Leider befand sich auch Charlie Carbunkle, der mittlerweile zehnjährige Tyrann, in dieser Klasse. Der Junge hatte nur Flausen im Kopf und unlängst seinen Spaß an Spuckekügelchen entdeckt.
Ryan beobachtete, wie er ein Stück Pergament abriss, im Mund kaute, ein feuchtes, breiiges Kügelchen daraus formte und es auf einen jüngeren Schüler zwei Reihen vor ihm schnippte. Zum Glück ging das Geschoss daneben. Aber natürlich fertigte Charlie prompt das nächste Kügelchen an.
Ryan hatte genug. Er beschwor eine winzige Energieranke zwischen seinen Fingern herauf und feuerte einen glühenden Funken davon direkt auf Charlies Hinterteil ab.
Mit einem spitzen Aufschrei sprang Charlie vom Stuhl. Und so, wie er hustete, hatte er vor Schreck wohl sein Spuckekügelchen verschluckt.
»Jemand hat mich angegriffen!«, rief er zornig.
Eglerion verengte die Augen zu Schlitzen. »Und warum sollte dich jemand angreifen, Charlie?«
Ein anderer Schüler meldete sich zu Wort. »Er schnippt mit Spuckekügelchen herum.«
Der Blick des Lehrers verfinsterte sich. »Wenn das so ist, mein lieber Herr Carbunkle, wollen die anderen Schüler dir wohl nur dabei helfen, Selbstbeherrschung zu erlernen. Und falls es ihnen nicht gelingt ... tja, dann kannst du dich darauf verlassen, dass ich eine eigene Lösung finde. Du bist nicht das erste Disziplinproblem, das ich in den letzten 1000 Jahren hatte. Das kriegen wir schon hin. Wenn ich’s mir recht überlege ...« Er tippte sich ans Kinn. »Warum tauchst du den Kopf nicht in einen Eimer Wasser? Wenn du zurückkommst, fühlst du dich bestimmt besser.«
Charlies Augen wurden groß, und sein Gesicht lief rot an. Dann stürmte er aus dem Klassenzimmer.

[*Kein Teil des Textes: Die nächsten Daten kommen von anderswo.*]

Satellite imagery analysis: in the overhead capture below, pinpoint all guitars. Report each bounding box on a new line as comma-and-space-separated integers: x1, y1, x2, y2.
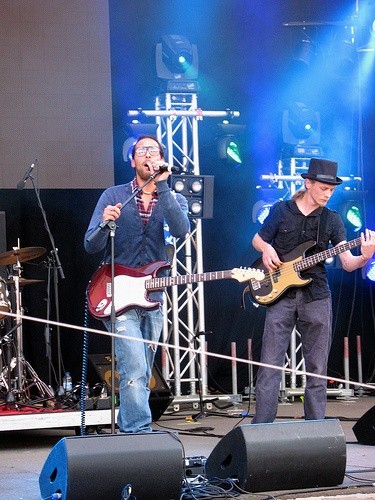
248, 233, 372, 305
88, 260, 265, 322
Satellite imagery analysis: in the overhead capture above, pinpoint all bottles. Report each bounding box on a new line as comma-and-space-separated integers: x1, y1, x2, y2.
101, 383, 107, 398
63, 372, 72, 391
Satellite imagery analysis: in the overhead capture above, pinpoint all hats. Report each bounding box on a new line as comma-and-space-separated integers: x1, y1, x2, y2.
301, 158, 343, 185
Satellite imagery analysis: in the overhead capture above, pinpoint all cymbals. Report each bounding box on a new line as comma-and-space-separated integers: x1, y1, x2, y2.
0, 246, 47, 265
7, 279, 45, 285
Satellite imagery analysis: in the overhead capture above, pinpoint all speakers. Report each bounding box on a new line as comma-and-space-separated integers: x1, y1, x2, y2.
38, 431, 182, 500
73, 354, 174, 422
352, 405, 375, 446
205, 418, 347, 493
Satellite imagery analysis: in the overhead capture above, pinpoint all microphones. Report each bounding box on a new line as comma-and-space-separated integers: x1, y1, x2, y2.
17, 159, 37, 190
159, 166, 179, 171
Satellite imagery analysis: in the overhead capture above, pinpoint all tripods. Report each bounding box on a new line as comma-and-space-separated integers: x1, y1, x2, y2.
0, 171, 76, 413
185, 331, 238, 421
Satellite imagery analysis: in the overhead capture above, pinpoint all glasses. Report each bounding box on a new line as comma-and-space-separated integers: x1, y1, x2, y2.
134, 147, 161, 157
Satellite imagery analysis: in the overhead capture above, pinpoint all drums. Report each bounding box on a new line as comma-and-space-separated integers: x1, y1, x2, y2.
0, 277, 12, 321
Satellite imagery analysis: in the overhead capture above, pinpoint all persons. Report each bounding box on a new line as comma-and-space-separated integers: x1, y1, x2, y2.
83, 136, 190, 434
251, 158, 375, 424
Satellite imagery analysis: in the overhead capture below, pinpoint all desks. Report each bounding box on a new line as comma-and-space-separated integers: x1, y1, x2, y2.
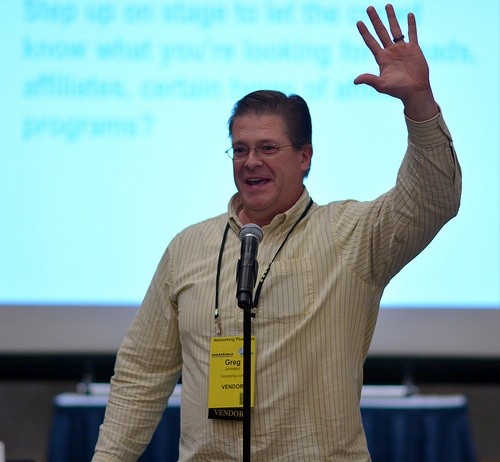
48, 392, 474, 462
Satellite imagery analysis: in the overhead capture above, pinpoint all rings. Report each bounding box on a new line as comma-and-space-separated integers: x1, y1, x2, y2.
393, 35, 405, 43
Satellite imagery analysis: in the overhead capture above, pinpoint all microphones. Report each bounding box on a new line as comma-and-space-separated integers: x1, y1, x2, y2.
237, 222, 265, 309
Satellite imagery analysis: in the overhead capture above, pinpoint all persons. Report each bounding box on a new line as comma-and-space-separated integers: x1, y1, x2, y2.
90, 3, 463, 462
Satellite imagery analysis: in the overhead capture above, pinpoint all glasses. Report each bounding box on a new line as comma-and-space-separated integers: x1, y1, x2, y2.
225, 145, 293, 159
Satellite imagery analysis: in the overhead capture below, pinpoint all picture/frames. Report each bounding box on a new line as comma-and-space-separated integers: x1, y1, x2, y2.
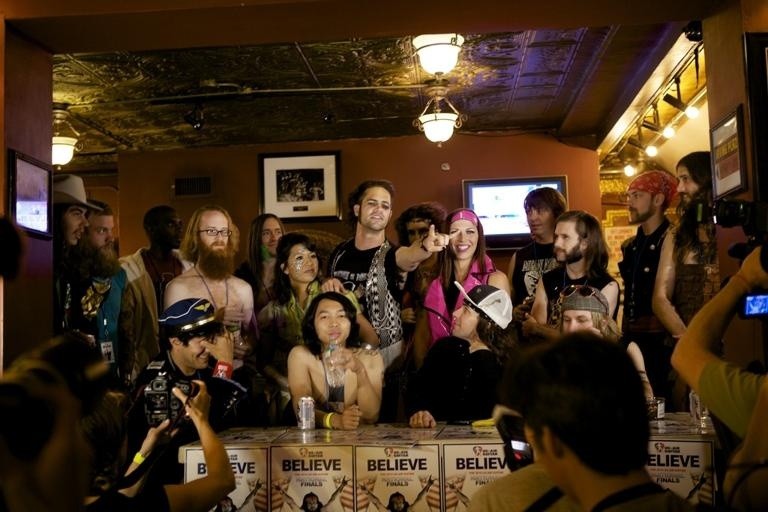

Als Eglerion den Unterricht fortsetzte, lächelte Ryan. Im Gegensatz zu den anderen Schülern kannte er diese Seite von Eglerion schon. Nun wussten alle, was er bereits begriffen hatte: Mit dem Meister des Wissens der Elfen legt man sich besser nicht an.
* * *
»Was hältst du davon, wenn wir Pilze sammeln, die Mutter kochen kann?«, schlug Sloane vor, während sie und Aaron umherspazierten.
»Klar,« erwiderte er. »Ich weiß, wo es einen ganzen Haufen gibt. Sie sind mir bei einem Dauerlauf aufgefallen – natürlich in voller Rüstung.«
Sloane hängte sich bei ihm ein. »Geh voraus.«
Unterwegs benutzte Aaron die Sinne weiterhin so, wie Castien es ihm beigebracht hatte. Er spürte die Restfeuchtigkeit in der Luft vom leichten Regen des Vortags. Er roch frisch aufgewühlte Erde. Und er nahm die leisen Schritte der Elfen wahr, die sie beschatteten.
Dann jedoch hörte er etwas anderes – etwas, das er nicht hören sollte. Es war ein leises Wimmern, gefolgt vom Knirschen trockener Blätter unter Füßen.
Mit den Handzeichen, die er in Eluanethra gelernt hatte, forderte er die Elfen auf, einen Schutzkreis um Sloane zu bilden. Dann brachte er seinen Bogen in Anschlag und legte einen Pfeil an.
»Was ist los?«, flüsterte Sloane.
»Irgendetwas pirscht sich vom Waldrand aus an uns an«, flüsterte er zurück. Der Wind drehte, und er schnupperte. »Ich rieche Wölfe. Nimm sicherheitshalber den Bogen zur Hand.«
Aaron beobachtete weiter den Wald. Da – in nördlicher Richtung. Ein Aufblitzen von grauem Fell.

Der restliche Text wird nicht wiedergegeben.